89th American Meteorological Society Annual Meeting

Tuesday, 13 January 2009
Global shortwave aerosol radiative effect over land from Terra and Aqua
Hall 5 (Phoenix Convention Center)
Thomas A. Jones, CIMMS/Univ. of Oklahoma, Norman, OK; and S. A. Christopher
Many research studies using satellite-derived aerosol and shortwave flux information have shown that aerosols scatter shortwave radiation back into space, cooling the atmosphere under clear sky conditions. However, significant questions remain as to the magnitude of this effect, especially over land due to much greater uncertainties in the land aerosol optical thickness (AOT) retrieval algorithms. Recent improvements in these algorithms present in the Collection 5 MODIS data product allow for an improved assessment of overland aerosol radiative effects. This research uses 6 months of Collection 5 MODIS AOT data between June and November 2006 combined with shortwave flux measurements from the CERES instrument aboard the Terra and Aqua satellites. As of May 2006, MODIS Collection 5 and CERES flux data are available in the CERES-SSF product, which uses a point spread weighting function to apply the level 2 AOT data onto each CERES-level pixel. Direct radiative effect is defined as the difference between cloud and aerosol free shortwave flux and observed shortwave flux. Using this process, we produce the first estimates of radaitive effects over land from a primarily observational perspective using the latest available AOT and shortwave flux products. For this study period, we observed DRE values up to 10.0 Wm-2, which depends on total aerosol concentration, aerosol type, and assumed background conditions. Similar results were observed from both Terra and Aqua data. Radiative efficiency varies significantly from region to region, and additional research is underway to determine the precise cause.

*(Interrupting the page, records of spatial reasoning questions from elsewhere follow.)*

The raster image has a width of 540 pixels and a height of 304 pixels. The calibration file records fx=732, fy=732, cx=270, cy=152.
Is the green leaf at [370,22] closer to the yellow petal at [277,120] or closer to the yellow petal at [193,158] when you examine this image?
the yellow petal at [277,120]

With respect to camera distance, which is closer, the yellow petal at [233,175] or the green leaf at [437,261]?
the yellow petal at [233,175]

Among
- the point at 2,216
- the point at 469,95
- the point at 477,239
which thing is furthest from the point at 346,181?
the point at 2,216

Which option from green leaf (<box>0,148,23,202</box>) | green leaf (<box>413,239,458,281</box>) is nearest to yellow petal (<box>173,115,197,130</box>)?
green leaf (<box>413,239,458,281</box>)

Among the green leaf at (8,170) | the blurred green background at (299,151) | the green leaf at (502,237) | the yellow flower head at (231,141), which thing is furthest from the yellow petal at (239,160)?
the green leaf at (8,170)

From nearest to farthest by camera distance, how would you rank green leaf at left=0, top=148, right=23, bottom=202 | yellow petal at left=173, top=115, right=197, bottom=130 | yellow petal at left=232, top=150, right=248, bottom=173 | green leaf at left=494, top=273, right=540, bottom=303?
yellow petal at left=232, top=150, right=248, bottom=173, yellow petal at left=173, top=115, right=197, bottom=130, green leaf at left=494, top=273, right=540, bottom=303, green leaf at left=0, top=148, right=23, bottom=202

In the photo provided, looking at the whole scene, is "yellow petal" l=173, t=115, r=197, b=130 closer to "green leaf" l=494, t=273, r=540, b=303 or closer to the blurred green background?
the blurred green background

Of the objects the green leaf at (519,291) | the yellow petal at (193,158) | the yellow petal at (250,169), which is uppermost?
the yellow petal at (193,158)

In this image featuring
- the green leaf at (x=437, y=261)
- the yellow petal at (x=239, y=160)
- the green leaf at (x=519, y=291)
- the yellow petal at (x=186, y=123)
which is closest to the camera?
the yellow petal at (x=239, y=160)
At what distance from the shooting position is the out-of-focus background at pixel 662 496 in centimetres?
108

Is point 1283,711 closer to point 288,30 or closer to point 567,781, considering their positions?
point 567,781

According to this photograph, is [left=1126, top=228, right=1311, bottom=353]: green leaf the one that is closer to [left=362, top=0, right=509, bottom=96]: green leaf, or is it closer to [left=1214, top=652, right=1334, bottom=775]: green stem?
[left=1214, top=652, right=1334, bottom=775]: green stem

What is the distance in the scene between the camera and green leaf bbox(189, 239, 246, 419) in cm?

Uncertainty remains high, especially with the clear sky background which must be estimated for conditions where AOT = 0. Resulting radiative effect values can vary in excess of 50% depending on the assumptions used to derive this background. As more improved CERES-SSF data becomes available, this research will be expanded to encompass multiple years of data, while also incorporating different sensors to improve the ability to distinguish between various aerosol types over land and their relative effects to the climate.